--- start ---

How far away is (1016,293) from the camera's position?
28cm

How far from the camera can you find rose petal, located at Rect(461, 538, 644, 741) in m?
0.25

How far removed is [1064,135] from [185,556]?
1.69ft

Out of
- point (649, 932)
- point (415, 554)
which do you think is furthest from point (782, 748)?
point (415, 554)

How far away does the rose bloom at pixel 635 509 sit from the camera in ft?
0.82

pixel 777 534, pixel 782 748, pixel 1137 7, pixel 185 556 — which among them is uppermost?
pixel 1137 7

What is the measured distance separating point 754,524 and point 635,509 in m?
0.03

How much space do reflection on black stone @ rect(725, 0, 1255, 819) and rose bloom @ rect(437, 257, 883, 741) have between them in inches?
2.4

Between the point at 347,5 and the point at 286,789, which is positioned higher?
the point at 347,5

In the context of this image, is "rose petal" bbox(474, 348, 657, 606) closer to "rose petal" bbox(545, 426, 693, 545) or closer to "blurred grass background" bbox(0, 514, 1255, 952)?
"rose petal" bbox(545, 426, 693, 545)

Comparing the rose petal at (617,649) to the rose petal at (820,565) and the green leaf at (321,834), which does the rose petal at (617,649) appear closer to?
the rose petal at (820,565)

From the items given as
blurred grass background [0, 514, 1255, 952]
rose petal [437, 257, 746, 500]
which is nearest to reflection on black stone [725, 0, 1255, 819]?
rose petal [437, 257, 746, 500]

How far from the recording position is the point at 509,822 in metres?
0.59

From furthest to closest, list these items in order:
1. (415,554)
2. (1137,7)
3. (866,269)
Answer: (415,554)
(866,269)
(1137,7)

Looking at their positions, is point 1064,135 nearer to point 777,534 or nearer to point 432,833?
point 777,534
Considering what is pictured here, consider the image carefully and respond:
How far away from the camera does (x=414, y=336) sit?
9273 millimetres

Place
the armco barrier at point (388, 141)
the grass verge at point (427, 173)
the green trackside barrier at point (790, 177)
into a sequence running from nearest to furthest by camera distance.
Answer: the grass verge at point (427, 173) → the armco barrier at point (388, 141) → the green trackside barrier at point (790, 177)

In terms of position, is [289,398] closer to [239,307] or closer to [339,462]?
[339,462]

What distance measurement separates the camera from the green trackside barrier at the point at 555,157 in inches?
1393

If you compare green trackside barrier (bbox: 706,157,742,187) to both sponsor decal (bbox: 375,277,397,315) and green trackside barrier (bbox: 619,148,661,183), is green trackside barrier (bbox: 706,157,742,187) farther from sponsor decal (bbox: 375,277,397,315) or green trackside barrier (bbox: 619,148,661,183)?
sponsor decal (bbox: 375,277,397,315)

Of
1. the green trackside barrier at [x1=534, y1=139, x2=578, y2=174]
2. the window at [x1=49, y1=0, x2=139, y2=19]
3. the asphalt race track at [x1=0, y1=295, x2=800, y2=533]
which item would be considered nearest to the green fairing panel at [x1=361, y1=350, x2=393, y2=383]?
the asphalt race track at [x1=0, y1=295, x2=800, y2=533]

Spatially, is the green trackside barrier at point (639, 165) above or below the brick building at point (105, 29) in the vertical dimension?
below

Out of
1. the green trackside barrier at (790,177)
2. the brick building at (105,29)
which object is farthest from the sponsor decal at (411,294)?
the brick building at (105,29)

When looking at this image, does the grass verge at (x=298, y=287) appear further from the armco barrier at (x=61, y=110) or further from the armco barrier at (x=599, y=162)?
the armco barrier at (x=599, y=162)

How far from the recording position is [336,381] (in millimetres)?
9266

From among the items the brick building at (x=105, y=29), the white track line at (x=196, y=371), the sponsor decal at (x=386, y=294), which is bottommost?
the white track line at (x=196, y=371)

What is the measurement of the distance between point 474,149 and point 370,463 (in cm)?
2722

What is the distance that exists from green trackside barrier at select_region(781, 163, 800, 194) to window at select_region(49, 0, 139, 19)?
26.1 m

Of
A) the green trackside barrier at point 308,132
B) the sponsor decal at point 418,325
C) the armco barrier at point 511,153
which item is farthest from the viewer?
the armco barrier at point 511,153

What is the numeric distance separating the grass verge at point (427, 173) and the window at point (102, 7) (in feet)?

--- end ---

| PROBLEM DESCRIPTION |
Can you rewrite all the items above, changing each "camera" to "lens" and leaving everything else as it is?

| TASK RESULT |
How far away is (1016,293) from the lens's position?
28cm

How far from the lens can you find rose petal, located at Rect(461, 538, 644, 741) in m?
0.25

How far removed is [1064,135] from [185,556]?
1.69ft

Out of
- point (649, 932)
- point (415, 554)
which do you think is furthest from point (782, 748)?
point (415, 554)

How far away does the rose bloom at pixel 635 509 sit from the lens in ft?
0.82

pixel 777 534, pixel 782 748, pixel 1137 7, pixel 185 556 — which among them is uppermost?
pixel 1137 7

What is the measured distance separating point 754,524 and point 635,509 in m?
0.03

How much space do reflection on black stone @ rect(725, 0, 1255, 819) and rose bloom @ rect(437, 257, 883, 741) have between them in inches?
2.4

Between the point at 347,5 and the point at 286,789, which is positioned higher?
the point at 347,5

In the context of this image, is "rose petal" bbox(474, 348, 657, 606) closer to "rose petal" bbox(545, 426, 693, 545) or closer to "blurred grass background" bbox(0, 514, 1255, 952)?
"rose petal" bbox(545, 426, 693, 545)

Comparing the rose petal at (617,649) to the rose petal at (820,565) and the green leaf at (321,834), which does the rose petal at (617,649) appear closer to?
the rose petal at (820,565)

From the items given as
blurred grass background [0, 514, 1255, 952]
rose petal [437, 257, 746, 500]
which is nearest to reflection on black stone [725, 0, 1255, 819]?
rose petal [437, 257, 746, 500]

How far from the recording position is the point at 509,822 in metres?
0.59

From furthest to closest, list these items in order:
1. (415,554)
2. (1137,7)
3. (866,269)
Answer: (415,554)
(866,269)
(1137,7)

Looking at their positions, is point 1064,135 nearer to point 777,534 or nearer to point 432,833?
point 777,534
Considering what is pictured here, consider the image carefully and respond:
How far away from the lens does (x=414, y=336) sit?
9273 millimetres

Place
the armco barrier at point (388, 141)
the grass verge at point (427, 173)
the green trackside barrier at point (790, 177)
into a sequence running from nearest to furthest by lens distance.
Answer: the grass verge at point (427, 173) → the armco barrier at point (388, 141) → the green trackside barrier at point (790, 177)

In terms of position, is [289,398] closer to [239,307] or closer to [339,462]?
[339,462]

What distance measurement separates the lens from the green trackside barrier at the point at 555,157 in inches?
1393

If you compare green trackside barrier (bbox: 706,157,742,187) to both sponsor decal (bbox: 375,277,397,315) and green trackside barrier (bbox: 619,148,661,183), is green trackside barrier (bbox: 706,157,742,187) farther from sponsor decal (bbox: 375,277,397,315) or green trackside barrier (bbox: 619,148,661,183)?
sponsor decal (bbox: 375,277,397,315)

Of
1. the green trackside barrier at [x1=534, y1=139, x2=578, y2=174]
2. the window at [x1=49, y1=0, x2=139, y2=19]
3. the asphalt race track at [x1=0, y1=295, x2=800, y2=533]
which item would be considered nearest to the green fairing panel at [x1=361, y1=350, x2=393, y2=383]?
the asphalt race track at [x1=0, y1=295, x2=800, y2=533]

Spatially, is the green trackside barrier at point (639, 165) above or below the brick building at point (105, 29) in the vertical dimension?
below

Out of
1. the green trackside barrier at (790,177)
2. the brick building at (105,29)
which object is farthest from the sponsor decal at (411,294)?
the brick building at (105,29)

When looking at this image, does the grass verge at (x=298, y=287) appear further from the armco barrier at (x=61, y=110) or further from the armco barrier at (x=599, y=162)?
the armco barrier at (x=599, y=162)

How far from the recording position is [336,381] (in millimetres)?
9266

From among the items the brick building at (x=105, y=29), the white track line at (x=196, y=371), the sponsor decal at (x=386, y=294), which is bottommost?
the white track line at (x=196, y=371)

What is the measurement of the distance between point 474,149 and point 370,463 (in cm)?
2722

What is the distance that exists from green trackside barrier at select_region(781, 163, 800, 194) to window at select_region(49, 0, 139, 19)?
26.1 m

Of
A) the green trackside barrier at point 308,132
B) the sponsor decal at point 418,325
C) the armco barrier at point 511,153
which item is farthest from the viewer?
the armco barrier at point 511,153

What is the numeric distance separating the grass verge at point (427, 173) and the window at point (102, 7) (in feet)?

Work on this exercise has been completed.